In development and humanitarian assistance, we are dealing with a fundamental problem: a world in which global needs are skyrocketing, yet budgets are not keeping pace. Faced with a widening gap between needs and the resources available to meet those needs, we simply must make our dollars go further. 

So this is why I’m here today: to lay out why and how USAID is deepening our focus on “cost-effectiveness” or impact per dollar, and to make the case for all of our partners around the world to join us in this journey. 

We know from the global body of impact evaluation evidence that there are some approaches that deliver extraordinary returns. For example, USAID’s Bureau for Humanitarian Assistance has invested in an evidence based approach to increasing income for poor and marginalized households, known as the “graduation approach.” This is a sequenced set of supports, including monetary transfers, business trainings, and access to savings accounts, that help poor households move from requiring humanitarian assistance to earning sustainable livelihoods for themselves. 
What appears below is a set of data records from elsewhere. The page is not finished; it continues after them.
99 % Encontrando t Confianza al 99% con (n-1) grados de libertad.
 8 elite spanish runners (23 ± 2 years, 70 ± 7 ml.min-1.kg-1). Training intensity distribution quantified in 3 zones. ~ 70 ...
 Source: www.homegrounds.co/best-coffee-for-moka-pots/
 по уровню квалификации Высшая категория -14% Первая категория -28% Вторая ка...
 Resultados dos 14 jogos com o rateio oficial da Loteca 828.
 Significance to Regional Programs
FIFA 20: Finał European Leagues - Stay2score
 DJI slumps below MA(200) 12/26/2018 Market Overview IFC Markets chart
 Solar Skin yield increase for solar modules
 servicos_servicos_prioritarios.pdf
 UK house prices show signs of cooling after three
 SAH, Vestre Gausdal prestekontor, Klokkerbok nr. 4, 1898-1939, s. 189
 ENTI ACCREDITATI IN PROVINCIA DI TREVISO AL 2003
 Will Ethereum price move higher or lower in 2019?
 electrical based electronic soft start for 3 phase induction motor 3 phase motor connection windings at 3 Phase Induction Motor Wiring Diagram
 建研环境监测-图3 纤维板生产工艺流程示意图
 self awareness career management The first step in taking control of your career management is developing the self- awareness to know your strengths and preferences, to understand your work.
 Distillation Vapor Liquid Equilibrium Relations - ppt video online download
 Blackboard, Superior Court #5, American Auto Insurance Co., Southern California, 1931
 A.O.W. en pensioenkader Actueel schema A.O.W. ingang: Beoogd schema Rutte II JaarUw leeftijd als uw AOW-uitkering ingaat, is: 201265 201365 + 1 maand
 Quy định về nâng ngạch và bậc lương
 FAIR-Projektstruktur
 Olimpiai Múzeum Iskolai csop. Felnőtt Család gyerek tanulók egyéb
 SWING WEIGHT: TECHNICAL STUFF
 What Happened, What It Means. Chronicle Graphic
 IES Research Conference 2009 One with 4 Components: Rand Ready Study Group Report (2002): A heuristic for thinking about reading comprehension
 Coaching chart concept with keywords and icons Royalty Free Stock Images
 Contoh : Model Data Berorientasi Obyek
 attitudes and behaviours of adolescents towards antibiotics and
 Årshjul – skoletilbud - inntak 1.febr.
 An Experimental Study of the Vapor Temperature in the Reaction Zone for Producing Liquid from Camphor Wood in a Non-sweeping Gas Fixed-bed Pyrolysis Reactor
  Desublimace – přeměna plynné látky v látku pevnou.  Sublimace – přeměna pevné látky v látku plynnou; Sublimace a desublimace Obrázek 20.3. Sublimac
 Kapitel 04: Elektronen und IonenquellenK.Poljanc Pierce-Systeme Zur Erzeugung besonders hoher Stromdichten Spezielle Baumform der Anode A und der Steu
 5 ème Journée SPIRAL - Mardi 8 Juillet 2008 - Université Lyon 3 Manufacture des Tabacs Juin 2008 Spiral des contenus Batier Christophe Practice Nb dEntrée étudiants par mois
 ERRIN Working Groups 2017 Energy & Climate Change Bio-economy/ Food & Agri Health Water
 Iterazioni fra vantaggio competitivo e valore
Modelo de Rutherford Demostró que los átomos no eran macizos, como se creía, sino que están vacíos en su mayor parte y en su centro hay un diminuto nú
We know from randomized evaluations spanning 20 countries that this model provides vulnerable households with the tools they need to increase their economic well-being in both the short-run and longer term. We even saw in a study of one of our own programs in Uganda that, for every single dollar that we spent, households saw over four times the return in economic benefits. Results like this, and the broader body of evidence, are why we are scaling this approach in our own programming.

This is just one example of the power of cost-effectiveness evidence to improve lives around the world. 

Even just 10 years ago, my predecessors at USAID wouldn’t have had the opportunity that I do today to commit the agency to infusing rigorous evidence more broadly and deeply across all our programming. The evidence simply didn’t  exist at the scale that it does today. Over the past decade, the number of impact evaluations in low- and middle-income countries has quadrupled, expanding from 2,000 studies in 2014 to more than 8,000 today. 

That body of evidence is an incredible resource, but of course, it’s not perfect. It can answer some questions more conclusively than others. But it often lacks good cost data to help us understand not just impact but impact per dollar. And data collection often doesn’t extend long enough to know how the impact and cost-effectiveness of a program might change over time. 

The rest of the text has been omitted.